## Do this
Transcribe only the part of the listing below that begins at the line containing "What is the measured" and runs to its final line, keeping both ends.

## Working data
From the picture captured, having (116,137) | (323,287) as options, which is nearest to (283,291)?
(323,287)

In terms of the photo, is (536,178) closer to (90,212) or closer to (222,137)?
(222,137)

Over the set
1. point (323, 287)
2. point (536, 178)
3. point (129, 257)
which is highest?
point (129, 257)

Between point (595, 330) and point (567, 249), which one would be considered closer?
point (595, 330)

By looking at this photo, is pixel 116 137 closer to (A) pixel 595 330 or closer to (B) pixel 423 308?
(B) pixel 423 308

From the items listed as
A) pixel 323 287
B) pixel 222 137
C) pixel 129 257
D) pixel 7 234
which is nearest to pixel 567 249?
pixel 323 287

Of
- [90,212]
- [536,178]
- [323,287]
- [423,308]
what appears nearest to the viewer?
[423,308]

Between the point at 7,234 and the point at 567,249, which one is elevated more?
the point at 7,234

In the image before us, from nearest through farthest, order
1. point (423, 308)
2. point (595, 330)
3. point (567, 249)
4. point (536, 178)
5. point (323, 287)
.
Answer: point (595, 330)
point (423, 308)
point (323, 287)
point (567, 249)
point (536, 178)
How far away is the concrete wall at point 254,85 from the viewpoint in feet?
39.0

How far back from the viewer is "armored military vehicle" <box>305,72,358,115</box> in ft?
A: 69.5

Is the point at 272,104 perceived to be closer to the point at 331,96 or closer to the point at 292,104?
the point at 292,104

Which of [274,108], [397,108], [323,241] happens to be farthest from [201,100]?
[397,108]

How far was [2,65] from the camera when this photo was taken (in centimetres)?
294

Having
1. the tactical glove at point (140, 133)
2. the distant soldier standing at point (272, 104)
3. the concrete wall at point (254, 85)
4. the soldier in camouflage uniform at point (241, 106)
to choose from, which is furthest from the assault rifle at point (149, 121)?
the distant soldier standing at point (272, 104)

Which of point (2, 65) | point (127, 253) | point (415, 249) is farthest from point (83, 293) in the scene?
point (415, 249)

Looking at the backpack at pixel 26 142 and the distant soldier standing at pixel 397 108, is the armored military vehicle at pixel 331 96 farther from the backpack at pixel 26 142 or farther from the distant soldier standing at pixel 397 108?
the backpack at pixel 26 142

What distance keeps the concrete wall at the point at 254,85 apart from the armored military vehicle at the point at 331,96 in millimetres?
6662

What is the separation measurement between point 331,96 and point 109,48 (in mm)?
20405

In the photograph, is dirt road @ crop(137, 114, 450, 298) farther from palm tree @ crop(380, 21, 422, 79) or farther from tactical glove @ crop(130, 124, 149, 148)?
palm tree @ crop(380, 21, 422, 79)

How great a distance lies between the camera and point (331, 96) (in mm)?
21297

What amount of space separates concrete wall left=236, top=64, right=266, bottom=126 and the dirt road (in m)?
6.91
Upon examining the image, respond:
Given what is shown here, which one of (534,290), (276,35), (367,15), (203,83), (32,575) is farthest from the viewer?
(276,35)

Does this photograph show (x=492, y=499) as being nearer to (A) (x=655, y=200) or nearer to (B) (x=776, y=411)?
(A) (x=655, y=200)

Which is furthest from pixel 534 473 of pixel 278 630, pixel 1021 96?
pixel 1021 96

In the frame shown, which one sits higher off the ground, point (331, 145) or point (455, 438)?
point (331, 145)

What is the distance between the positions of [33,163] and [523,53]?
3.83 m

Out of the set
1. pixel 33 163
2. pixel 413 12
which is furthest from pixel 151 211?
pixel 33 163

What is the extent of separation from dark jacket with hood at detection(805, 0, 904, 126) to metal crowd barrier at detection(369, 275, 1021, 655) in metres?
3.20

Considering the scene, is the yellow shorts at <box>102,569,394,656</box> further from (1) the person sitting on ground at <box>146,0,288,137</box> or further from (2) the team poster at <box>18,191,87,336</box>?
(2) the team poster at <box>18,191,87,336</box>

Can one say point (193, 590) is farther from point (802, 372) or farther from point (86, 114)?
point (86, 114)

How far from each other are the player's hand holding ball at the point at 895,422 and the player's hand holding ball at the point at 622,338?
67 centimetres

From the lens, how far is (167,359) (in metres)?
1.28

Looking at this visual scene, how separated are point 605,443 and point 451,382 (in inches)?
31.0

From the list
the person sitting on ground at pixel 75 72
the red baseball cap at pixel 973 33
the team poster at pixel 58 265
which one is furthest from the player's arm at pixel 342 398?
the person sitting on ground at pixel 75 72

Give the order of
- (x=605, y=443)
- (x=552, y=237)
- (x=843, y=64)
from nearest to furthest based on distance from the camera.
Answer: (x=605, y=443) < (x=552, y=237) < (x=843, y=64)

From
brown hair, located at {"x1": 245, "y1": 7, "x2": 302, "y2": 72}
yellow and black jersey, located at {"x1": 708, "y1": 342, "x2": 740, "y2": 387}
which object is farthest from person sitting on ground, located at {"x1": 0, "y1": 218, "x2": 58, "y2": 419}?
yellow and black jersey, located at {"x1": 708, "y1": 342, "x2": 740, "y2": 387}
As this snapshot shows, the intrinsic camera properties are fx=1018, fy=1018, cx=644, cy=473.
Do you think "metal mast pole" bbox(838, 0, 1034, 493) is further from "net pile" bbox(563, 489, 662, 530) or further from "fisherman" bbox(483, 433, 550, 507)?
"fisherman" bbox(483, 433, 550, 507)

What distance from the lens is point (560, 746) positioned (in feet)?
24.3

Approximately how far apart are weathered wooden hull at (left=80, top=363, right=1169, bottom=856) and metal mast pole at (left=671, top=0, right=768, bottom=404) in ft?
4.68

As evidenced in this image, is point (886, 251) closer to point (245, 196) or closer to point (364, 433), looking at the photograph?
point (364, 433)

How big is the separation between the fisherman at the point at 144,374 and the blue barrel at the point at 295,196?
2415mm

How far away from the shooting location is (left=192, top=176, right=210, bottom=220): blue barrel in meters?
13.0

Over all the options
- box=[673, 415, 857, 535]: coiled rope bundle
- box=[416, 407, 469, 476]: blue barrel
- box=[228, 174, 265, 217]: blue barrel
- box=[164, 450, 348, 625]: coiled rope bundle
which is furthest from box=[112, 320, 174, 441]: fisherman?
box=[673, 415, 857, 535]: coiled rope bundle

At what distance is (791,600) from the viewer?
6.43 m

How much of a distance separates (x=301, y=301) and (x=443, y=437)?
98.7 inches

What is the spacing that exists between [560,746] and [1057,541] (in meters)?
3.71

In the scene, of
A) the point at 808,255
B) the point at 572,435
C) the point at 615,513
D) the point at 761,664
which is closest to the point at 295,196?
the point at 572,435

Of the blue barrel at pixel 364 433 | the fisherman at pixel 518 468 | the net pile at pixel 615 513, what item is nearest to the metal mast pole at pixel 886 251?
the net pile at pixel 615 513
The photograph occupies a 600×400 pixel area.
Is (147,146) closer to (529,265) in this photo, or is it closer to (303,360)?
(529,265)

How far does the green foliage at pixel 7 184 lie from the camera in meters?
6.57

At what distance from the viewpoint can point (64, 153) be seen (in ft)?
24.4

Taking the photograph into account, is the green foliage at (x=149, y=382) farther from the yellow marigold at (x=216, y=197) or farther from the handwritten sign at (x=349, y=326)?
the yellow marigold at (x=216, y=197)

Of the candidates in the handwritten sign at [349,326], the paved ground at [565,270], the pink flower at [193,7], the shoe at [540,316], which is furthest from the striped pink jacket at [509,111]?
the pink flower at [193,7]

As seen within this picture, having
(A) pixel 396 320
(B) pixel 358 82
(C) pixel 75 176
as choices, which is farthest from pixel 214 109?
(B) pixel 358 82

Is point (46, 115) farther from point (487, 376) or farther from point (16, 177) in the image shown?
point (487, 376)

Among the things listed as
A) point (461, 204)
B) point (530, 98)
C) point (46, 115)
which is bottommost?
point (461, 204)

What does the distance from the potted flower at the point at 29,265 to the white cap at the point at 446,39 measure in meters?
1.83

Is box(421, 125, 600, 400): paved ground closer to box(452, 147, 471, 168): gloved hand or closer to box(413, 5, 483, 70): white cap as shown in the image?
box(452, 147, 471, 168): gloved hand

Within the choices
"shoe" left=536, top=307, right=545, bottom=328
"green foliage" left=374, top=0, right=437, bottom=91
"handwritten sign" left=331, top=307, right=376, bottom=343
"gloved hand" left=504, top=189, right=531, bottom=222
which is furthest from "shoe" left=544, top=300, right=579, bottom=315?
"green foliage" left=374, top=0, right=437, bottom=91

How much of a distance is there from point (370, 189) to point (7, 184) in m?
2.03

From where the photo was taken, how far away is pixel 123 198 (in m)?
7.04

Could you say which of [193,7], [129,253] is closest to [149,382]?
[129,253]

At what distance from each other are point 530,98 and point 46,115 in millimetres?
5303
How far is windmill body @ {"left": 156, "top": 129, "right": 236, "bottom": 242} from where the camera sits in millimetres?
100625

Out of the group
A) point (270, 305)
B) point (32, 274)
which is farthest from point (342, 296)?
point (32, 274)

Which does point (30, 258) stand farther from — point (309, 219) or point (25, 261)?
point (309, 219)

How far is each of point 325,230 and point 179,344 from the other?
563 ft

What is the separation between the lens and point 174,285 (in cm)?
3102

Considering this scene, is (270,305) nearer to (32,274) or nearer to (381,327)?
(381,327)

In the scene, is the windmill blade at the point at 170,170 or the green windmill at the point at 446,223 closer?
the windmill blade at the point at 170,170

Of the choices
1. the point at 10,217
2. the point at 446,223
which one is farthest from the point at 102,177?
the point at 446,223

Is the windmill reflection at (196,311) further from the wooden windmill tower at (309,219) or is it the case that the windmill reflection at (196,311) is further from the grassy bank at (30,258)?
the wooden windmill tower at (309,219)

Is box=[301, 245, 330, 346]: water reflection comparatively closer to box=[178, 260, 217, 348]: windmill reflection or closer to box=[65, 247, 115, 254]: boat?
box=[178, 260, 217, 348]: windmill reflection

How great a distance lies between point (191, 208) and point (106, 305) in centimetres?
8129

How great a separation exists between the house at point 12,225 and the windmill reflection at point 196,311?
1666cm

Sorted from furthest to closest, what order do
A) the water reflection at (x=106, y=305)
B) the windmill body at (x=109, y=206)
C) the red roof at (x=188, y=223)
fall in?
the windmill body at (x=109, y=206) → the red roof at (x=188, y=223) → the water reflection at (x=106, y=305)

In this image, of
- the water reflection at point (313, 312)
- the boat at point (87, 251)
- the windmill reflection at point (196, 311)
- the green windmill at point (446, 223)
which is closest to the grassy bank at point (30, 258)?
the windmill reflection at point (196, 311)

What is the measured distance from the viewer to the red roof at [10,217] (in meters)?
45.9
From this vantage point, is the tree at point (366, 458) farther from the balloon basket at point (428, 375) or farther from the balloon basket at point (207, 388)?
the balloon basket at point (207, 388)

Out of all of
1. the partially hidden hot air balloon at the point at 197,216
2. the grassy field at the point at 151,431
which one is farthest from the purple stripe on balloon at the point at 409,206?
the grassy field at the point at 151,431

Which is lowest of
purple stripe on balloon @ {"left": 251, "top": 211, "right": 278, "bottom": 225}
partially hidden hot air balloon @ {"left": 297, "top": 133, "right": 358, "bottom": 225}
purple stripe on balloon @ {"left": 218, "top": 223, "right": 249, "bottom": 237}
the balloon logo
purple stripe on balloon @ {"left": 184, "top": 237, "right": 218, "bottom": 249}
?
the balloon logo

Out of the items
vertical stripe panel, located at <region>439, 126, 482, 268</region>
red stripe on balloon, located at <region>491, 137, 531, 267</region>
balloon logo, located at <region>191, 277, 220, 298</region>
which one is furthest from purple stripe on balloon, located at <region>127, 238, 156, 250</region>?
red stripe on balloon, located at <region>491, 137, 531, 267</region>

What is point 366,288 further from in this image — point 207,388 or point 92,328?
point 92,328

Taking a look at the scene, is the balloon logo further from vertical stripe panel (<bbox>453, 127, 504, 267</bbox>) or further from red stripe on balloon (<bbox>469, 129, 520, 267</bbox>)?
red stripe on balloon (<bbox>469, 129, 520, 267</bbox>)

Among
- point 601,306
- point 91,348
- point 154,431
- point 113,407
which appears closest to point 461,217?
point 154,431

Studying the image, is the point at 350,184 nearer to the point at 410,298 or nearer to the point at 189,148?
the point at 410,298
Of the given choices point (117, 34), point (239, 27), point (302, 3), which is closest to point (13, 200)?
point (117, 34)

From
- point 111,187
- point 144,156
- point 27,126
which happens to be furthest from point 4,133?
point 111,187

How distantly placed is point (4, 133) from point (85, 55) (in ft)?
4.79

## Response to this task
What is the measured distance from the viewer to the red roof at [10,217] (in meters)?
45.9
From this vantage point, is the tree at point (366, 458) farther from the balloon basket at point (428, 375) or farther from the balloon basket at point (207, 388)?
the balloon basket at point (207, 388)

Out of all of
1. the partially hidden hot air balloon at the point at 197,216
2. the grassy field at the point at 151,431
which one is farthest from the purple stripe on balloon at the point at 409,206?
the grassy field at the point at 151,431

Which is lowest of
purple stripe on balloon @ {"left": 251, "top": 211, "right": 278, "bottom": 225}
partially hidden hot air balloon @ {"left": 297, "top": 133, "right": 358, "bottom": 225}
purple stripe on balloon @ {"left": 218, "top": 223, "right": 249, "bottom": 237}
the balloon logo
purple stripe on balloon @ {"left": 184, "top": 237, "right": 218, "bottom": 249}
?
the balloon logo

Out of the items
vertical stripe panel, located at <region>439, 126, 482, 268</region>
red stripe on balloon, located at <region>491, 137, 531, 267</region>
balloon logo, located at <region>191, 277, 220, 298</region>
which one is furthest from purple stripe on balloon, located at <region>127, 238, 156, 250</region>?
red stripe on balloon, located at <region>491, 137, 531, 267</region>

What is point 366,288 further from in this image — point 207,388 or point 92,328?
point 92,328

Taking a look at the scene, is the balloon logo further from vertical stripe panel (<bbox>453, 127, 504, 267</bbox>) or further from red stripe on balloon (<bbox>469, 129, 520, 267</bbox>)?
red stripe on balloon (<bbox>469, 129, 520, 267</bbox>)

Among
- point 601,306
- point 91,348
- point 154,431
- point 113,407
which appears closest to point 461,217?
point 154,431

Studying the image, is the point at 350,184 nearer to the point at 410,298 or nearer to the point at 189,148?
the point at 410,298
Of the given choices point (117, 34), point (239, 27), point (302, 3), which is closest to point (13, 200)?
point (117, 34)

From
- point 111,187
- point 144,156
- point 27,126
which happens to be furthest from point 4,133?
point 111,187

How distantly placed is point (4, 133) from point (85, 55) (in ft)?
4.79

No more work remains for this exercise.